* Exercise 1 *
Write out the passage in the essay about coffee visits with an elderly farm couple between "I continued to" and "all in lockdown.", inclusive.
* Exercise 2 *
Answer these questions using the essay about coffee visits with an elderly farm couple:
(a) Which direction does the large picture window in the kitchen face?
(b) For how many years had the husband been living with cancer?
(c) At what age did the husband die?
* Exercise 3 *
Resume the essay about coffee visits with an elderly farm couple, continuing after its final sentence.

The room where we met was the kitchen…wallpaper – circa 1970.
We sat at the vintage kitchen table in the new addition of the old farmhouse. There was plenty of light; one large picture window facing south, that overlooked the driveway and the cornfield. Out the other window, facing west, you could see the barn and other farm buildings. There were always a lot of cats hanging around outside the back door by their food dishes, and birds at a birdfeeder right outside the front window. There was life.
The farmer and his wife, really a city girl converted to a farmer’s wife, were in their late 80’s when we first met. We attended the same church but we didn’t know each other until we began our coffee visits. We started to meet regularly.
The coffee cups were cracked and mismatched but we didn’t care. The coffee itself was very strong but ready upon our arrival to their place. We always provided sweet treats, which they liked. After awhile I started to set the table when we arrived, and served the coffee, since it was getting harder for them to get in and out of chairs. We settled into a comfortable routine.
It all began when I heard he wanted a regular visitor for his wife. He had been living with cancer for over 30 years. Mayo considered him a miracle. He was starting to have other health issues; she was in the beginning stages of memory loss.
So I called to ask her out for coffee. In our initial conversation she asked, “Just me and you?” I laughed and said, “Well, I think my husband would enjoy visiting with you and your husband, how does that sound?” “OK.” And so our visits with the four of us began.
They were engaging folks…they had a lot of interesting stories to tell and yet they were always curious about our lives too. We met for a couple of years on a regular basis. We enjoyed each other immensely. For my husband and I, it was nice to have elders in our life once again since all our parents had passed away.
As time went by they slowed down more and more until he died at age 90 leaving behind his wife of 69 years! They had four children. Their son was their neighbor, living conveniently on the next farm over. The other three daughters lived in the cities but were able to come down often to visit and care for their mother. She was loved.
I continued to go and have coffee visits with her after her husband died until Covid-19 reared its ugly head. She moved into her son’s home and we were all in lockdown.
After March 2020 I tried calling her but I usually had to leave messages on her answering machine…she picked up once or twice and the conversation was just a few minutes long…”how are you? fine”…and I know she understood the pandemic situation. Then that stopped. She didn’t pick up any more. I would send her notes telling her I was thinking of her so she would know I hadn’t forgotten her.
I had her son’s phone number. Six months went by and one day I called and left a message with him. His sister, one of the daughters, called me back. She said their mom was doing ok, had more bad days than good. Thankfully she did know all her children and grandchildren but unfortunately, according to her daughter, she no longer remembered who I was.

* Extracted data *

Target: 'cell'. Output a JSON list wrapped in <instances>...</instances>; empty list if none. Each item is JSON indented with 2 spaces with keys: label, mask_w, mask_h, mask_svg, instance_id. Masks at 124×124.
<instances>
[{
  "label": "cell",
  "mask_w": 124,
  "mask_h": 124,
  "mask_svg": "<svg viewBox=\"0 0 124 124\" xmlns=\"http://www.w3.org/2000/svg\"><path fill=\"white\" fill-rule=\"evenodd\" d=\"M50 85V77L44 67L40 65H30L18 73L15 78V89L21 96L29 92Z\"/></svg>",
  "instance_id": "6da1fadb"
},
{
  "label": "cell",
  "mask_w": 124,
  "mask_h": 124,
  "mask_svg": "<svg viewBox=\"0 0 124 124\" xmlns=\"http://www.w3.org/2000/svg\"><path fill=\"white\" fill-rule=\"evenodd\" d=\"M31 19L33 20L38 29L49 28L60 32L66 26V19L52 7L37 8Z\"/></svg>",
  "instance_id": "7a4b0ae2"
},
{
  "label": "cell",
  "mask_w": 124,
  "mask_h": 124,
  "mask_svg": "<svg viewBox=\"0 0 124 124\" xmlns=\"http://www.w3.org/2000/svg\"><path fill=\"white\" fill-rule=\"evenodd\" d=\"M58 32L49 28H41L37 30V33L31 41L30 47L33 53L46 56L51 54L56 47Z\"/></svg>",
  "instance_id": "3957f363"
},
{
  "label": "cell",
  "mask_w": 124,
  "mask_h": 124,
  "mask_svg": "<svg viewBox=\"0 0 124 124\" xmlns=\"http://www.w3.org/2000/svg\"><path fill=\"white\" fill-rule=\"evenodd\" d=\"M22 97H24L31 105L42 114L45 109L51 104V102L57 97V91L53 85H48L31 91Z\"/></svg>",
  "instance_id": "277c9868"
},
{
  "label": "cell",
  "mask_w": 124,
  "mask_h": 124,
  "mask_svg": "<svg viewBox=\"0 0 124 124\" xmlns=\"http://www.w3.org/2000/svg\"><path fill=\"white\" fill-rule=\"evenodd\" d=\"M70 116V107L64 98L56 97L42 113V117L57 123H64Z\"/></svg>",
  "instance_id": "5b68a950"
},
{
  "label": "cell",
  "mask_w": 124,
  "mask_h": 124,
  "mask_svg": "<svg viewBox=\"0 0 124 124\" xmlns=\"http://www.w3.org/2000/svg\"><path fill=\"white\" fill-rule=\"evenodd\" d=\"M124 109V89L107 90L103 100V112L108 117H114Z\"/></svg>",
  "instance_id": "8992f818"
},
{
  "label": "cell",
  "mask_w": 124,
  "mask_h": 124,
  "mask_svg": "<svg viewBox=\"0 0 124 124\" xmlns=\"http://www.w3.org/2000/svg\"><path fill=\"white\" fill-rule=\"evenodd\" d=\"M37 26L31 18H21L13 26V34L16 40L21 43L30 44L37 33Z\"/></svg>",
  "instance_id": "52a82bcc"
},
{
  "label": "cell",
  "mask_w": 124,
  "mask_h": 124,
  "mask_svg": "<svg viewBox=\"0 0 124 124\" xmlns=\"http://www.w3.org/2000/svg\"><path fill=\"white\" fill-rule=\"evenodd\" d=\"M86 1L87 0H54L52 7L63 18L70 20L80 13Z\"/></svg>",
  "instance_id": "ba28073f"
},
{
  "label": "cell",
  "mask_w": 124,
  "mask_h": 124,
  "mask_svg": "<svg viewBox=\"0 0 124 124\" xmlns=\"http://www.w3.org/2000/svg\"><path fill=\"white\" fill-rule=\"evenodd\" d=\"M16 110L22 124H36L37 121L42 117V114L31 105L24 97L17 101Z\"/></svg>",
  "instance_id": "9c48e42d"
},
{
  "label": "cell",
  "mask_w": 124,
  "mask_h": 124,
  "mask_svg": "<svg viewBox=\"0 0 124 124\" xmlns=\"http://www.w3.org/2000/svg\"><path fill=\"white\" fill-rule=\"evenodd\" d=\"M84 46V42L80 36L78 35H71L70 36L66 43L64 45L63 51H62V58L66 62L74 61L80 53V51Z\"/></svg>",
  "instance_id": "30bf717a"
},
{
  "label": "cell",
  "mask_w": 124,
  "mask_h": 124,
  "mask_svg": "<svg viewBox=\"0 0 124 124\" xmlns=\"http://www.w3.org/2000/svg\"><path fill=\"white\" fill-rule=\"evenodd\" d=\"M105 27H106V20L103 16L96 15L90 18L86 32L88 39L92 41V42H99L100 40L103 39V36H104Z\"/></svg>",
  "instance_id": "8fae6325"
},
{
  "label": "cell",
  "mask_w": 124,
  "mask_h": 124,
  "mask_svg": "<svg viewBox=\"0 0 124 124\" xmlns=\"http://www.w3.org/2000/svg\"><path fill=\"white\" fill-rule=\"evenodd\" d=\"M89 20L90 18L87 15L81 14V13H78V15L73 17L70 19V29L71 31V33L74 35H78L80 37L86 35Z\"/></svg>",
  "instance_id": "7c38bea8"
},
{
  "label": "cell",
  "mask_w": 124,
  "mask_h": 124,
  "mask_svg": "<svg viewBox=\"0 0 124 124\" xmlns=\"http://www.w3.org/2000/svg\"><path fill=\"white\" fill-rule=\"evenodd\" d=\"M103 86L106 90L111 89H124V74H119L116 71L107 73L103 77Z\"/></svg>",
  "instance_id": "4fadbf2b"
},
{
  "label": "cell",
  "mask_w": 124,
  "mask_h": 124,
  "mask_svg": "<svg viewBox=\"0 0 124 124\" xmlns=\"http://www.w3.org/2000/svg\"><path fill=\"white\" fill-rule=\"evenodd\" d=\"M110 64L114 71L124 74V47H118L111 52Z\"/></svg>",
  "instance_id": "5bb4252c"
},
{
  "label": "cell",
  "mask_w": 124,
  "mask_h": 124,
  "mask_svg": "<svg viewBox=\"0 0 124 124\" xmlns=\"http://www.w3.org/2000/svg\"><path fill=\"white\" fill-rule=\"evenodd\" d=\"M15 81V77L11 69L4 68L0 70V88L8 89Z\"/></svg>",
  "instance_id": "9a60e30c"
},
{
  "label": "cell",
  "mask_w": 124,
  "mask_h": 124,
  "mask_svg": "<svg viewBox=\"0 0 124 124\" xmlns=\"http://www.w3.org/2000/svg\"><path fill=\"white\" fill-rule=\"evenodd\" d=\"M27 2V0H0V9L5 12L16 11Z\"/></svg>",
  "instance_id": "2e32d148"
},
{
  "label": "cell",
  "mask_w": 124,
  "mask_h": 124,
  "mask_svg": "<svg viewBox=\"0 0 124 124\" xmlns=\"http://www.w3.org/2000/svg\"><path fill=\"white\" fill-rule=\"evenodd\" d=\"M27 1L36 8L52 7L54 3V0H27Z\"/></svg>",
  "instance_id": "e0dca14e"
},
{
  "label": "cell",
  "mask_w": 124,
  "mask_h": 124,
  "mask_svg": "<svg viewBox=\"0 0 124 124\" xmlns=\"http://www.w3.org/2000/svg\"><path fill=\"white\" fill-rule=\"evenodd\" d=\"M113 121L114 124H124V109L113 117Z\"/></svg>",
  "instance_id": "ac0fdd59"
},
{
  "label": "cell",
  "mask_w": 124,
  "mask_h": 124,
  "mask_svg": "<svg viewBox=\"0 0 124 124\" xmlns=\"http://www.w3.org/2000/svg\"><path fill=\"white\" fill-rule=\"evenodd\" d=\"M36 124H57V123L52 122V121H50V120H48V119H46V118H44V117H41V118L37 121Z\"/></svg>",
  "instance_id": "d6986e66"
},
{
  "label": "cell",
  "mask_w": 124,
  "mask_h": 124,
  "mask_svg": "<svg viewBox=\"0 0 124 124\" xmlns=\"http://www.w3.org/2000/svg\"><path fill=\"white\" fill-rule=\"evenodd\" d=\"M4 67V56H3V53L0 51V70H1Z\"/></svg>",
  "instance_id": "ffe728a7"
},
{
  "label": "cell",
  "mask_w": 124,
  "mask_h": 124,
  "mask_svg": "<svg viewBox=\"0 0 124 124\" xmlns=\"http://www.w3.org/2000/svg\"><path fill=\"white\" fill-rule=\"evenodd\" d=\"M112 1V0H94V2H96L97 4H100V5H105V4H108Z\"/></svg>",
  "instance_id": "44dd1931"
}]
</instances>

* Written answer 1 *
I continued to go and have coffee visits with her after her husband died until Covid-19 reared its ugly head. She moved into her son’s home and we were all in lockdown.

* Written answer 2 *
(a) South.
(b) Over 30 years.
(c) 90.

* Written answer 3 *
And that changed everything. I confirmed to her daughter that I would no longer call or send notes. It felt like a rejection. In my head I know it’s not but in my heart I was very sad.
It was hard to think that my special friend no longer remembers our conversations about her 35 dresses in her closet when she was a child, and about the Young-Quinlan Store in downtown Minneapolis. We shared memories of both growing up in the city of Minneapolis, and then she moving to the farm and I moving to a small town near her farm and our paths crossing at church. She doesn’t remember showing me the photo of her dearly beloved grandfather E-V-E-R-Y-T-I-M-E we were together…”He was born in 1856 and died in 1955, just think of all the changes he saw in his lifetime” she always said. She no longer remembers our chats about her beautiful dishes…and our mutual fondness of dishes and her showing me all her dishes.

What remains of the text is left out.